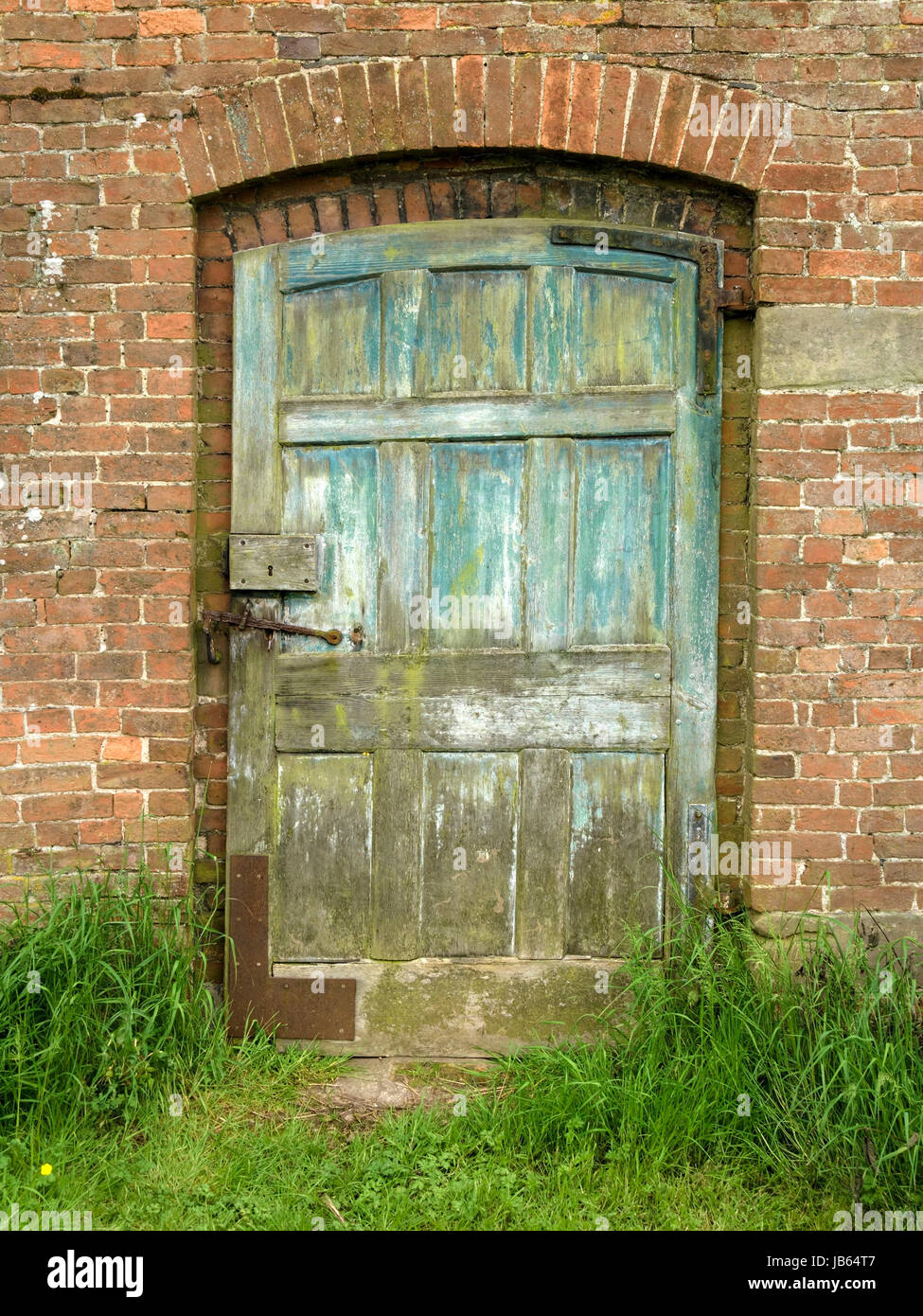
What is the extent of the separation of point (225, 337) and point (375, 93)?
2.84 feet

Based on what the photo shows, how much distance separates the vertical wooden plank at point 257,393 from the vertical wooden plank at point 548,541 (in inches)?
32.8

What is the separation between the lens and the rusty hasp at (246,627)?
10.2 ft

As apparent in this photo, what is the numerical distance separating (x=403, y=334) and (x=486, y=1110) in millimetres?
2392

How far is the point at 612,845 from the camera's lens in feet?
10.3

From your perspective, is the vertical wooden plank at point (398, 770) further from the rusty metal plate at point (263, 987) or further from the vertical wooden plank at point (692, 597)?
the vertical wooden plank at point (692, 597)

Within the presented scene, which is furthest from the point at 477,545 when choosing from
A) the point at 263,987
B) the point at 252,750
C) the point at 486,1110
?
the point at 486,1110

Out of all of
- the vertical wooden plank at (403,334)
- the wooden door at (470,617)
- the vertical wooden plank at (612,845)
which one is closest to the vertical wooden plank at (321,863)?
the wooden door at (470,617)

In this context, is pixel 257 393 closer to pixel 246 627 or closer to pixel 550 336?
pixel 246 627

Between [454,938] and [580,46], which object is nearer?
[580,46]

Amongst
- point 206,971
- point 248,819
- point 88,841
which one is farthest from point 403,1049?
point 88,841

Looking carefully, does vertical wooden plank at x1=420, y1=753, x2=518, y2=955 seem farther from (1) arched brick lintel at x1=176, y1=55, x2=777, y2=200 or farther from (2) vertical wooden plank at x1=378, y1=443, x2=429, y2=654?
(1) arched brick lintel at x1=176, y1=55, x2=777, y2=200

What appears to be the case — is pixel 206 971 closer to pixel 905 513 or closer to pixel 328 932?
pixel 328 932

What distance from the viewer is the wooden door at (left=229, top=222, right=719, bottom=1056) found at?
3082 millimetres

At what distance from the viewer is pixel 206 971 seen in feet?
10.4
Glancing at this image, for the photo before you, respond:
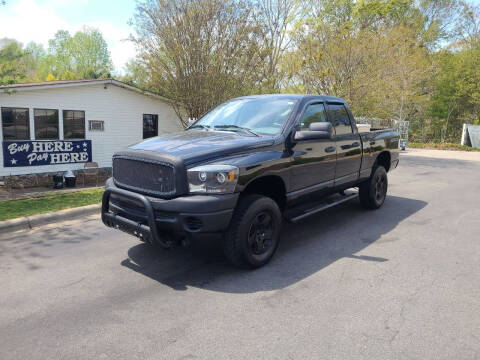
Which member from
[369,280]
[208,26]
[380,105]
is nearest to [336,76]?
[380,105]

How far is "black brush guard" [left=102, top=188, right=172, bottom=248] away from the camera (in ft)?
11.9

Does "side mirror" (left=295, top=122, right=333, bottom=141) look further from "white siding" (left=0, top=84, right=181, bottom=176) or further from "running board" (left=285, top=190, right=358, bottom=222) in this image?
"white siding" (left=0, top=84, right=181, bottom=176)

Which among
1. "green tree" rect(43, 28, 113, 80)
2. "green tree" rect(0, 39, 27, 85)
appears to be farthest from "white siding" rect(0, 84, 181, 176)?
"green tree" rect(43, 28, 113, 80)

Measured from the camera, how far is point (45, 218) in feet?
19.3

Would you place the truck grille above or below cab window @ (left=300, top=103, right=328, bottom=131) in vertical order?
below

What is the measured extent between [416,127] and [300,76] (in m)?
16.1

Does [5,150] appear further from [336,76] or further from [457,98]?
[457,98]

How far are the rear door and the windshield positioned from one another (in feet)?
3.27

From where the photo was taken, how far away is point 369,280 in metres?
3.91

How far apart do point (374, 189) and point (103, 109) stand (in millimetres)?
12360

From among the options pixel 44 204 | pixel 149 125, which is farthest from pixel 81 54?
pixel 44 204

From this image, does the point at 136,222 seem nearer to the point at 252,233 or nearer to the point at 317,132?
the point at 252,233

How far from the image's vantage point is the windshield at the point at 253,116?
15.5 feet

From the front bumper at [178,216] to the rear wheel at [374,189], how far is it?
________
### WHAT TO WORK ON
Copy the material from the line containing "From where the" through the end, replacing "windshield" with "windscreen" and leaving everything else unchanged.

### WORKED ANSWER
From where the photo was taken, how far away is point 369,280 in metres?
3.91

How far apart do point (374, 189) and point (103, 109) stand (in millimetres)?
12360

From among the options pixel 44 204 | pixel 149 125, which is farthest from pixel 81 54?
pixel 44 204

From this image, does the point at 136,222 seem nearer to the point at 252,233 or nearer to the point at 317,132?
the point at 252,233

How far from the image's vantage point is the windscreen at the point at 253,116?
15.5 feet

From the front bumper at [178,216] to the rear wheel at [374,189], how far is it?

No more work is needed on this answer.